Saadi Kadafi, filho do coronel líbio, se refugiou no Níger com grupo (foto de arquivo)
Reuters
Saadi Kadafi, filho do coronel líbio, se refugiou no Níger com grupo (foto de arquivo)

Na sexta-feira, o governo do Níger disse que a nação africana respeitaria seus compromissos para com o Tribunal Penal Internacional (TPI) se Kadafi ou seus filhos entrassem no país. Em junho, o TPI emitiu ordens de prisão contra Kadafi, seu filho Saif al-Islam e contra Abdullah al Senusi, chefe da inteligência militar do regime. Saadi, porém, não tem mandado de prisão emitido pelo tribunal, que na sexta-feira teve pedido seu de ajuda acatado pela Interpol .

Além de Saadi, outros cerca de 20 integrantes do regime líbio conseguiram se refugiar na capital nigerina . Eles estão "sob controle" do governo local e serão tratados de acordo com leis internacionais, segundo o governo Níger. Também terão a liberdade de ir embora se quiserem. Como a fronteira desértica entre Líbia e Níger não pode ser fechada, "não é impossível que líbios cruzem como refugiados", disse o ministro das Relações Exteriores do Níger.

A mulher de Kadafi, Saifa, e seus filhos Hannibal e Muhammad buscaram refúgio na Argélia. A filha Aisha também está no país vizinho, onde deu à luz um dia após sua fuga.

Situação na Líbia

Duas semanas após a tomada de Trípoli , a maior parte da Líbia está sob controle do Conselho Nacional de Transição (CNT), que comanda as forças rebeldes. Há, no entanto, focos de resistência. Forças leais a Kadafi ainda tomam conta das cidades de Bani Walid, Sabha e Sirte, agora sitiadas pelos rebeldes.

No início de setembro, fontes ligadas ao CNT relataram que Saadi Kadafi teria entrado em contato com os rebeldes para negociar um cessar-fogo na Líbia.

Até a queda de Kadafi, Saadi era o presidente da Federação Líbia de Futebol.

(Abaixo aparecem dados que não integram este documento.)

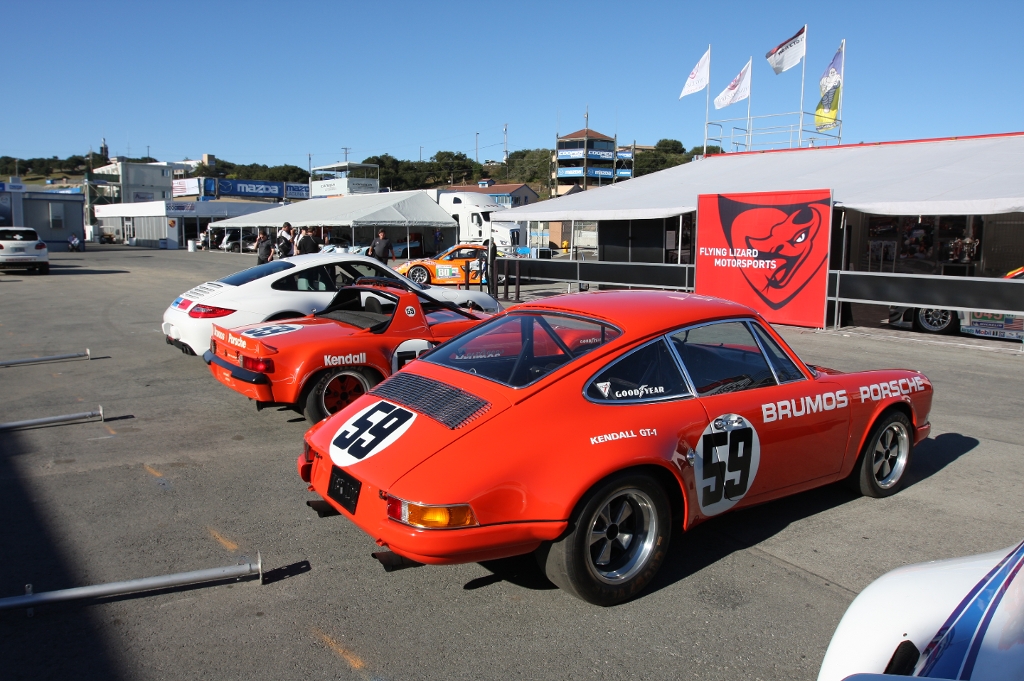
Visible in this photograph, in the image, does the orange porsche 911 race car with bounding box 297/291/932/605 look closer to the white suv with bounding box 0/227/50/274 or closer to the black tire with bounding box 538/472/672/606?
the black tire with bounding box 538/472/672/606

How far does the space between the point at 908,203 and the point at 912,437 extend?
9.88 metres

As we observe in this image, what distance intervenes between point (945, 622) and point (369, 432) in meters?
2.61

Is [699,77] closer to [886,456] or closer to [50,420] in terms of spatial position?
[886,456]

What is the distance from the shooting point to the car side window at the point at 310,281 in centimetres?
959

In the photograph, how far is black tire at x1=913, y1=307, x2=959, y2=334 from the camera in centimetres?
1337

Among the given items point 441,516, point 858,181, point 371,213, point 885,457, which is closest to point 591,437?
point 441,516

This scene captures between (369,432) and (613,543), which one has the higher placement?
(369,432)

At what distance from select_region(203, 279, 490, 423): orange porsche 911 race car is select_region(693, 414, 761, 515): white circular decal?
3.52 metres

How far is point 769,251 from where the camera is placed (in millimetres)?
14758

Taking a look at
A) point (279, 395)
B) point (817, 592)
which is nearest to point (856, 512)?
point (817, 592)

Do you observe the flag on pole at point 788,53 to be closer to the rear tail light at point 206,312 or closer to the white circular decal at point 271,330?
the rear tail light at point 206,312

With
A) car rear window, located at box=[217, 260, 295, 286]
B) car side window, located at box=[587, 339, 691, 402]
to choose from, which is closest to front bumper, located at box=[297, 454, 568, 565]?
car side window, located at box=[587, 339, 691, 402]

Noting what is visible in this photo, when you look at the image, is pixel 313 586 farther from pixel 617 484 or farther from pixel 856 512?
pixel 856 512

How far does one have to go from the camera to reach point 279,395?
619 cm
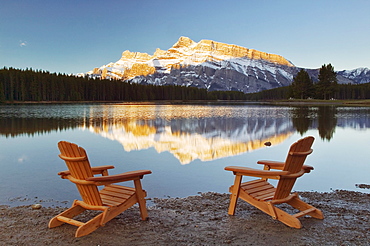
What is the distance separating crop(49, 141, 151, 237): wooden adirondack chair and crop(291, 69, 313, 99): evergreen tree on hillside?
108m

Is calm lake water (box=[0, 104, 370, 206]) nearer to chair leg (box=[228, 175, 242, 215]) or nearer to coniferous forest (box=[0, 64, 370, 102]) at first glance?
chair leg (box=[228, 175, 242, 215])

Antes, ele chegou a ser capitão da seleção líbia e teve uma rápida carreira como jogador profissional na Itália. Saadi também investia na produção de filmes na Líbia.

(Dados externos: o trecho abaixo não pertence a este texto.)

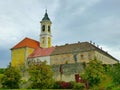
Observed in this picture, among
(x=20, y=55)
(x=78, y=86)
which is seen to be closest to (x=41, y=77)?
(x=78, y=86)

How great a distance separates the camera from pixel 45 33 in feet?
284

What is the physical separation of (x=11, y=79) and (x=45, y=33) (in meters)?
41.9

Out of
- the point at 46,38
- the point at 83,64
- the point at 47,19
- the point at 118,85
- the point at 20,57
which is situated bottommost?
the point at 118,85

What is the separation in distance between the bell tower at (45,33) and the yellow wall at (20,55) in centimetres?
748

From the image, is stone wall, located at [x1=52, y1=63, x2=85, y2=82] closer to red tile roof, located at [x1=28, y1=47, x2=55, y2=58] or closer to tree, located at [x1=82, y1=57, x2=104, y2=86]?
tree, located at [x1=82, y1=57, x2=104, y2=86]

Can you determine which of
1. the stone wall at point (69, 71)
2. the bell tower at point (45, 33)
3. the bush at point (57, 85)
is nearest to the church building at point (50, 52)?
the bell tower at point (45, 33)

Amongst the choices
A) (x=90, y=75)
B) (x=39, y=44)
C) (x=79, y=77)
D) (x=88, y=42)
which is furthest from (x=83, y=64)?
(x=39, y=44)

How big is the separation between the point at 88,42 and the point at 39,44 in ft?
61.5

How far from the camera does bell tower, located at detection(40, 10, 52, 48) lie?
84.7 meters

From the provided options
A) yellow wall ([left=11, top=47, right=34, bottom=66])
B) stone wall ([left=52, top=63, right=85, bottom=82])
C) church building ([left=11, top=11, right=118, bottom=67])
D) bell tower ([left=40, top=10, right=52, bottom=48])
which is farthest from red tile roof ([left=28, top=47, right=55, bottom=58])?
stone wall ([left=52, top=63, right=85, bottom=82])

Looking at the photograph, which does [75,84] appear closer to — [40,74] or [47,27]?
[40,74]

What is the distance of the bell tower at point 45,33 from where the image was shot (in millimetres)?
84744

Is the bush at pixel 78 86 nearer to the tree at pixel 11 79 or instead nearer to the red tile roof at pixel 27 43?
the tree at pixel 11 79

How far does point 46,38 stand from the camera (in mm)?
85562
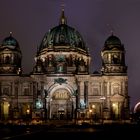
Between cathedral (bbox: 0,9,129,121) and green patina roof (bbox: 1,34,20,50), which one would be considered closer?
cathedral (bbox: 0,9,129,121)

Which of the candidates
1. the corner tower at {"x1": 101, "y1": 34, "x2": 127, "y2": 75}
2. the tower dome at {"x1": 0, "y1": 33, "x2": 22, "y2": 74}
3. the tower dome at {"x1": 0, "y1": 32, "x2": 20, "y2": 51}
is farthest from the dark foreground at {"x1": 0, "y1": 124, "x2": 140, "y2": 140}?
the tower dome at {"x1": 0, "y1": 32, "x2": 20, "y2": 51}

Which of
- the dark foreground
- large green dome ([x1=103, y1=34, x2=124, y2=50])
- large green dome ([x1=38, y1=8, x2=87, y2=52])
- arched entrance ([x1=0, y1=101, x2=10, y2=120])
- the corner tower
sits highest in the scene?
large green dome ([x1=38, y1=8, x2=87, y2=52])

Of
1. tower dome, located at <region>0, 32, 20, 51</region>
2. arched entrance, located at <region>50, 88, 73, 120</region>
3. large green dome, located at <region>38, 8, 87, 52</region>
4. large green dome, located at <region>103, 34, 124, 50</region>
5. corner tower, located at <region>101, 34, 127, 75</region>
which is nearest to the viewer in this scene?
arched entrance, located at <region>50, 88, 73, 120</region>

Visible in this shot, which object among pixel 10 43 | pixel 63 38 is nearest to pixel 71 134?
pixel 10 43

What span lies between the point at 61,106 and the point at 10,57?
16563 millimetres

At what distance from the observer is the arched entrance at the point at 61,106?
10181 centimetres

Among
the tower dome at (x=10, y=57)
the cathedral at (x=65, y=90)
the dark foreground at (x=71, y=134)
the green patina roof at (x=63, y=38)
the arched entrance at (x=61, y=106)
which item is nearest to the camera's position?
the dark foreground at (x=71, y=134)

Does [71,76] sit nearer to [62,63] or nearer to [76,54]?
[62,63]

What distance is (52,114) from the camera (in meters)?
102

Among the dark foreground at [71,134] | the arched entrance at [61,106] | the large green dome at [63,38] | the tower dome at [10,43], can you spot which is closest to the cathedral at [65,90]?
the arched entrance at [61,106]

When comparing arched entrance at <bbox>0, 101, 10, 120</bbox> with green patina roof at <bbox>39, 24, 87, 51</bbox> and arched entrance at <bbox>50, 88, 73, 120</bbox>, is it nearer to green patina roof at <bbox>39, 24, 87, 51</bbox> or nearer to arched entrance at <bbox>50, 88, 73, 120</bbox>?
arched entrance at <bbox>50, 88, 73, 120</bbox>

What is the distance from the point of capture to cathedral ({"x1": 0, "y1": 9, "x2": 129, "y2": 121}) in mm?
98562

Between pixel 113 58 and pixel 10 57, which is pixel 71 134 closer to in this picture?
pixel 113 58

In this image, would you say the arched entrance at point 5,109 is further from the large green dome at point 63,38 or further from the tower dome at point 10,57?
the large green dome at point 63,38
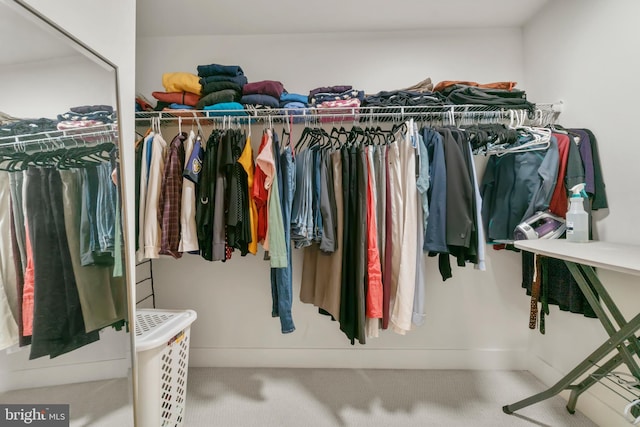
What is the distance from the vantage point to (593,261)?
0.97 m

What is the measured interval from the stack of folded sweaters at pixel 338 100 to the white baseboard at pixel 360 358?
5.76ft

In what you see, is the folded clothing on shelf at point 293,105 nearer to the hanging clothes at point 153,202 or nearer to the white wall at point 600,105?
the hanging clothes at point 153,202

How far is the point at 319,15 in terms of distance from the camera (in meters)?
1.90

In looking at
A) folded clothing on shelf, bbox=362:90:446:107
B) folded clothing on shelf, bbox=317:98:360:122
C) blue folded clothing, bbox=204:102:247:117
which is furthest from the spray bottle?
blue folded clothing, bbox=204:102:247:117

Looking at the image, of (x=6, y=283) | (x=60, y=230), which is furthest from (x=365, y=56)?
(x=6, y=283)

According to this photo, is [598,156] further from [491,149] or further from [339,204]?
[339,204]

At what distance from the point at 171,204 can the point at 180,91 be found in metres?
0.83

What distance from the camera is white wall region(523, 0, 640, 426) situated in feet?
4.51

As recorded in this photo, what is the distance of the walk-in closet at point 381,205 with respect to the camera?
4.67 ft

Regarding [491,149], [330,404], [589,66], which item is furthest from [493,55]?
[330,404]

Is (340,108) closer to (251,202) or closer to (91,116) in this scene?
(251,202)

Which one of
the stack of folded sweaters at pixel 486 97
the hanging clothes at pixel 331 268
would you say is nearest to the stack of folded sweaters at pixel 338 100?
the hanging clothes at pixel 331 268

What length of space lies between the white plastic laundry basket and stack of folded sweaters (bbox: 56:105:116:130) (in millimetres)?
919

No sábado, venceu o ultimato dado pelo CNT para a rendição de Bani Walid, o que desencadeou uma ação militar contra a cidade. Os combatentes anti-Kadafi estimaram que em poucas horas tomariam o centro da cidade, mas parecem ter encontrado muito mais resistência do que o esperado inicialmente.

O correspondente da BBC Andrew Harding, que está perto da cidade, disse que a situação em Bani Walid é caótica e a batalha tende a ser bastante dura. No sábado, a cidade também foi alvo de ataques aéreos da Organização do Tratado do Atlântico Norte, com o objetivo de ajudar o avanço das forças opositoras.

Em Sirte, cidade natal de Kadafi, os combatentes de oposição tiveram de recuar no sábado, após terem sofrido inúmeras baixas, informou a agência Associated Press.

Em sua primeira visita à capital Trípoli desde a tomada da cidade, o presidente do CNT, Mustafa Abdul-Jalil, disse a simpatizantes que o momento é de união, e não de vingança. “Não é tempo de retaliação. Muitos direitos foram perdidos (no regime de Kadafi) e há muitas tragédias em que poderíamos insistir, mas não é a hora. A hora é de nos unirmos”, declarou.

Observadores apontam que um dos maiores desafios de Abdul-Jalil é estabilizar a Líbia e tentar formar um governo efetivo nacional, que seja reconhecido pelos líbios. No front externo, o CNT já foi reconhecido como legítimo por cerca de 60 países e por instituições como o FMI.